◆ **Objective**: Only the lines starting at the one that contains "Is arched window" and running to the end should be repeated, exactly as written.

◆ **Material supplied**:
— Start —
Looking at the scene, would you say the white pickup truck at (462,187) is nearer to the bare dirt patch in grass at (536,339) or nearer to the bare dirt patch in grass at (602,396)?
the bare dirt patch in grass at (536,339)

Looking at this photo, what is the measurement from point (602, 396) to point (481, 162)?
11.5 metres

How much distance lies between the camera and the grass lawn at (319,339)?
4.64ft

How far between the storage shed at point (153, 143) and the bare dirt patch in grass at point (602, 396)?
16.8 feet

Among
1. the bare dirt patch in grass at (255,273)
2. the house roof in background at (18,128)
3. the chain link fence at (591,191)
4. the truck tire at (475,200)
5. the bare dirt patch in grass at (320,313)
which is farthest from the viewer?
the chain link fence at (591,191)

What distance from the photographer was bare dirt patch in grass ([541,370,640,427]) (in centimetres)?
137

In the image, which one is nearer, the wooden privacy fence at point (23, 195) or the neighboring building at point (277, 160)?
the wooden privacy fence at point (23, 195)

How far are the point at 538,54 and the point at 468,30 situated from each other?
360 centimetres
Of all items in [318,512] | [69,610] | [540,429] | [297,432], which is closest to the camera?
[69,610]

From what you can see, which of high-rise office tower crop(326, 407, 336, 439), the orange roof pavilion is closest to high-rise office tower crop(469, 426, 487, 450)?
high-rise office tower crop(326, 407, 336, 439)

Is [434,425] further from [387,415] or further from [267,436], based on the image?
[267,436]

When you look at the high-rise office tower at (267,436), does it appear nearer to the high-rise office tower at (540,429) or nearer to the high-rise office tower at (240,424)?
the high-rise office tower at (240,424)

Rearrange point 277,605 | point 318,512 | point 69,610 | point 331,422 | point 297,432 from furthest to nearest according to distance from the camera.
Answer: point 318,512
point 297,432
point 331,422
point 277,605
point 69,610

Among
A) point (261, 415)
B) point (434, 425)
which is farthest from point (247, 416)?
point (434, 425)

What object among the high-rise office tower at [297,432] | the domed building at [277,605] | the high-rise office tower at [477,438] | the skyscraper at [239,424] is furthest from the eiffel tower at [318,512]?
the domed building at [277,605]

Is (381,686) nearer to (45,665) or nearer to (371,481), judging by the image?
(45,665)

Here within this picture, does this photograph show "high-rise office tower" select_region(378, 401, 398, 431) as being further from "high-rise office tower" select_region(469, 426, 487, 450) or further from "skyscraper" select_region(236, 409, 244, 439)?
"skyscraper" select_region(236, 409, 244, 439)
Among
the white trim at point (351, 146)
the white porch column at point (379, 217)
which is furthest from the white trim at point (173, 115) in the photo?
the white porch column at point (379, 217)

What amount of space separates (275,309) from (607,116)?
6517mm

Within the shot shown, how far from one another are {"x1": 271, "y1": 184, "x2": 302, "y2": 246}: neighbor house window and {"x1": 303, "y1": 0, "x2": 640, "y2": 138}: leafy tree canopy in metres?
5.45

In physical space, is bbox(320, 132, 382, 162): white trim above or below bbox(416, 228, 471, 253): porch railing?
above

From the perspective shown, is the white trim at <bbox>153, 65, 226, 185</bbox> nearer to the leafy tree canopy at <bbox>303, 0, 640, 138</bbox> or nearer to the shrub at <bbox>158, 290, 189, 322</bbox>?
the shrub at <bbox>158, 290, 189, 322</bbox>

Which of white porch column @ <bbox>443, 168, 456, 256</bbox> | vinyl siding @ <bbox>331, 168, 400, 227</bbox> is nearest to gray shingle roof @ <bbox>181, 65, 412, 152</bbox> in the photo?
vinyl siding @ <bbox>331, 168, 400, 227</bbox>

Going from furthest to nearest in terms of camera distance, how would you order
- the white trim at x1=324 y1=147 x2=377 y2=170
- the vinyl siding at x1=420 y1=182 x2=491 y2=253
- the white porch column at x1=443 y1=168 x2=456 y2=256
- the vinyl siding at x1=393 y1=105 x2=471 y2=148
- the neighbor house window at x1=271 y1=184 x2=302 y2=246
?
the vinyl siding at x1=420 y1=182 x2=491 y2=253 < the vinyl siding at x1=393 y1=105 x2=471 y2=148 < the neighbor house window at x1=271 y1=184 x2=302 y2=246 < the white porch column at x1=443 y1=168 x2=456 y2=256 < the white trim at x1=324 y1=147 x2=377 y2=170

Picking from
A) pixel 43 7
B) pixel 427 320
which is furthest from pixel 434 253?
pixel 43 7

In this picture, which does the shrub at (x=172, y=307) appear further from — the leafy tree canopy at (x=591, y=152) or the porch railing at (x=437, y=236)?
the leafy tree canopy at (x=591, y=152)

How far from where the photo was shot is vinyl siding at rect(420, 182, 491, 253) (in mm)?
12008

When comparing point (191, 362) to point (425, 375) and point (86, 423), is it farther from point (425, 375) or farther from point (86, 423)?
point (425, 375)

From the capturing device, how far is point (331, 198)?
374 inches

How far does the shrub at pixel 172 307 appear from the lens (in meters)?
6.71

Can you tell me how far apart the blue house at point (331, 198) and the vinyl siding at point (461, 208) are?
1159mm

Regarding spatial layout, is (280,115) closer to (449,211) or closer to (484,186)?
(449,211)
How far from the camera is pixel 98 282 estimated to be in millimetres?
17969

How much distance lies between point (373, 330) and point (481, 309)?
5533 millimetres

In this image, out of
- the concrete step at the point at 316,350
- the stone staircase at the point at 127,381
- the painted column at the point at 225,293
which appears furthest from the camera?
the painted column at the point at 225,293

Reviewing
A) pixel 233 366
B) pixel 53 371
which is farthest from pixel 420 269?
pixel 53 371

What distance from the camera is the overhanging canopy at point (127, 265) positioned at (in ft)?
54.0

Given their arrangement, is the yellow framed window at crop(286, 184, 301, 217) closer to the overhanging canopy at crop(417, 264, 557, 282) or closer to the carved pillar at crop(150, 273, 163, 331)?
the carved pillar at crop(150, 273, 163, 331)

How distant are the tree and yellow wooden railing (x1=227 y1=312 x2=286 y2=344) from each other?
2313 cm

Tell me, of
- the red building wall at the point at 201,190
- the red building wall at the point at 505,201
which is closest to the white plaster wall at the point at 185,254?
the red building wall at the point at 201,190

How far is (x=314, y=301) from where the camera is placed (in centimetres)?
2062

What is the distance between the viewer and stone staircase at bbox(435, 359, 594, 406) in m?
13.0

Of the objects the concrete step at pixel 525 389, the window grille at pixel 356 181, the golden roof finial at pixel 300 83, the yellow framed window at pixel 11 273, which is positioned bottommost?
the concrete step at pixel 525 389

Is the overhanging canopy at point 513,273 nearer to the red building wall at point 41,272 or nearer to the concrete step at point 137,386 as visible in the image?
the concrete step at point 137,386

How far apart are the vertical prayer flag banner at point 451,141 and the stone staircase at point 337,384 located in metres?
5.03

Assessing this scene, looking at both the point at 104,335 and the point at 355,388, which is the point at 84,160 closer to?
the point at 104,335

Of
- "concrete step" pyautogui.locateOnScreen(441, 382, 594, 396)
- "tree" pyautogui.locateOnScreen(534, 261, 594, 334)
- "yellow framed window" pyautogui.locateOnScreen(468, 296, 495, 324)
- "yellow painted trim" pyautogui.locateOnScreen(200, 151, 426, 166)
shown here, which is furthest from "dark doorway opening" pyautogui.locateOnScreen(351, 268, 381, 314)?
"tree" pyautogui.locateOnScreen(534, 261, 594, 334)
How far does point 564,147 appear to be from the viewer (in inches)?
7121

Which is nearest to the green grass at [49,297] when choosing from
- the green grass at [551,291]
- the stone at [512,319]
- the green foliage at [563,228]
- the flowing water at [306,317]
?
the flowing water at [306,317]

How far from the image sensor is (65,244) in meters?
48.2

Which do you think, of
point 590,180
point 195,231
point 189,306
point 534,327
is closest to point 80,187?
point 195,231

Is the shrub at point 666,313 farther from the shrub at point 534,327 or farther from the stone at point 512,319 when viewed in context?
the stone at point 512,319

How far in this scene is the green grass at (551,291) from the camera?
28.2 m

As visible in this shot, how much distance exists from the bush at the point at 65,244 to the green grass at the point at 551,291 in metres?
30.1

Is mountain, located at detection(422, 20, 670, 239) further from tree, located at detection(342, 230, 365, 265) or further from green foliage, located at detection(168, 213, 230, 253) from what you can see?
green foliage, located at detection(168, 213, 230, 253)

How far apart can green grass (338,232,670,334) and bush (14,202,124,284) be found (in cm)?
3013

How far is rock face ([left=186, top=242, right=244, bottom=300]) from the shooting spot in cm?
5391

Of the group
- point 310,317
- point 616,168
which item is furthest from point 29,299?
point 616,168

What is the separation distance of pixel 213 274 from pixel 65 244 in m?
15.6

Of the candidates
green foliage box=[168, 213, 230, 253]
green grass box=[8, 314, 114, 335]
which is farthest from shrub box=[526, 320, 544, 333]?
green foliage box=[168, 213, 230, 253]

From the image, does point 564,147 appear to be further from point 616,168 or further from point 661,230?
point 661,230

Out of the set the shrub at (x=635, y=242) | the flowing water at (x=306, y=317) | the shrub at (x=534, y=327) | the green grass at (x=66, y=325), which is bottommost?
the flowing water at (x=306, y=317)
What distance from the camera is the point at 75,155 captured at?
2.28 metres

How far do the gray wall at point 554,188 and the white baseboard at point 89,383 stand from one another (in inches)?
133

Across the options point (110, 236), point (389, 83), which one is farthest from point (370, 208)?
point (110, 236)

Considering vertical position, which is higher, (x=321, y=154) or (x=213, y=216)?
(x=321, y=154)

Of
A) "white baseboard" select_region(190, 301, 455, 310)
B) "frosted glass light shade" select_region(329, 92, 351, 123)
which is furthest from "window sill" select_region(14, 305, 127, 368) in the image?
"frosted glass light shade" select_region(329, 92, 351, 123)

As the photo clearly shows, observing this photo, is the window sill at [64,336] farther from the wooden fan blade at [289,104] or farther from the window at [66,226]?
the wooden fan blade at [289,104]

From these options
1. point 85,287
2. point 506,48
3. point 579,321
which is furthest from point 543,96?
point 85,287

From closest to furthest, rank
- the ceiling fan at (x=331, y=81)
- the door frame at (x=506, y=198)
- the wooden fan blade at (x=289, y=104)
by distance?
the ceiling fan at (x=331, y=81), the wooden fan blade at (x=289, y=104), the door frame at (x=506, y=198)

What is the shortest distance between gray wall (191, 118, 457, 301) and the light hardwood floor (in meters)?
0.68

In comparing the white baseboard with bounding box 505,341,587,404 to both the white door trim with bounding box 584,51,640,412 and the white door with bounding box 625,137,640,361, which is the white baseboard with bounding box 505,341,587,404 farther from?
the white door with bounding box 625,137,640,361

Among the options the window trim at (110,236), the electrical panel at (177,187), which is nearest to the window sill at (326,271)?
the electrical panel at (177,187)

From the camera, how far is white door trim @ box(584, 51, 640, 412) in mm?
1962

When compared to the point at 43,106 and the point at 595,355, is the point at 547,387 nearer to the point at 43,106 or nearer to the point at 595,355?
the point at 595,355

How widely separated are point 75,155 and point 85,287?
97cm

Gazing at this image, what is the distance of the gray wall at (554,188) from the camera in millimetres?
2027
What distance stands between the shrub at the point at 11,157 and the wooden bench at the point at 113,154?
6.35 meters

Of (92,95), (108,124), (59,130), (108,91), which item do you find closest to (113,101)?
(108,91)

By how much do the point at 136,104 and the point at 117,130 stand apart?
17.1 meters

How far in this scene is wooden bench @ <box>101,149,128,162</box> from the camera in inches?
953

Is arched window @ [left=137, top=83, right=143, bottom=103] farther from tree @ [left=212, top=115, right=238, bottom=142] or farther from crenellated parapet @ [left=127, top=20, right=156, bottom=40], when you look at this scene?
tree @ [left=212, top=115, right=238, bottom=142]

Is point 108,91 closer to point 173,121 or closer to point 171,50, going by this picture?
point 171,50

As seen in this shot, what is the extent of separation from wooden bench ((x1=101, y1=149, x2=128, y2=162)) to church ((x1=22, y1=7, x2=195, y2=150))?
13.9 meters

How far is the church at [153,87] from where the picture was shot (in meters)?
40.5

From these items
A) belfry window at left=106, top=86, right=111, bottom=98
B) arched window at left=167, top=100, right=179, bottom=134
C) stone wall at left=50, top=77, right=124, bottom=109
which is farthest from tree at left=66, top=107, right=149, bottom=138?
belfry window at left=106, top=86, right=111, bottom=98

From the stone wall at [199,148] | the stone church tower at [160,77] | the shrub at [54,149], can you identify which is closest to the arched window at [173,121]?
— End —
◆ **Reply**:
Is arched window @ [left=137, top=83, right=143, bottom=103] farther from tree @ [left=212, top=115, right=238, bottom=142] or farther from crenellated parapet @ [left=127, top=20, right=156, bottom=40], when you look at this scene?
tree @ [left=212, top=115, right=238, bottom=142]

Is point 108,91 closer to point 173,121 or closer to point 171,50, going by this picture?
point 171,50

As seen in this shot, what is the extent of separation from wooden bench ((x1=101, y1=149, x2=128, y2=162)) to church ((x1=22, y1=7, x2=195, y2=150))?
13.9 meters

How far is the church at [153,87] from where the picture was shot (in meters)?
40.5

From these items
A) belfry window at left=106, top=86, right=111, bottom=98
B) arched window at left=167, top=100, right=179, bottom=134
C) stone wall at left=50, top=77, right=124, bottom=109
which is farthest from tree at left=66, top=107, right=149, bottom=138?
belfry window at left=106, top=86, right=111, bottom=98

From the stone wall at [199,148] | the stone church tower at [160,77] | the shrub at [54,149], can you identify which is closest to the arched window at [173,121]?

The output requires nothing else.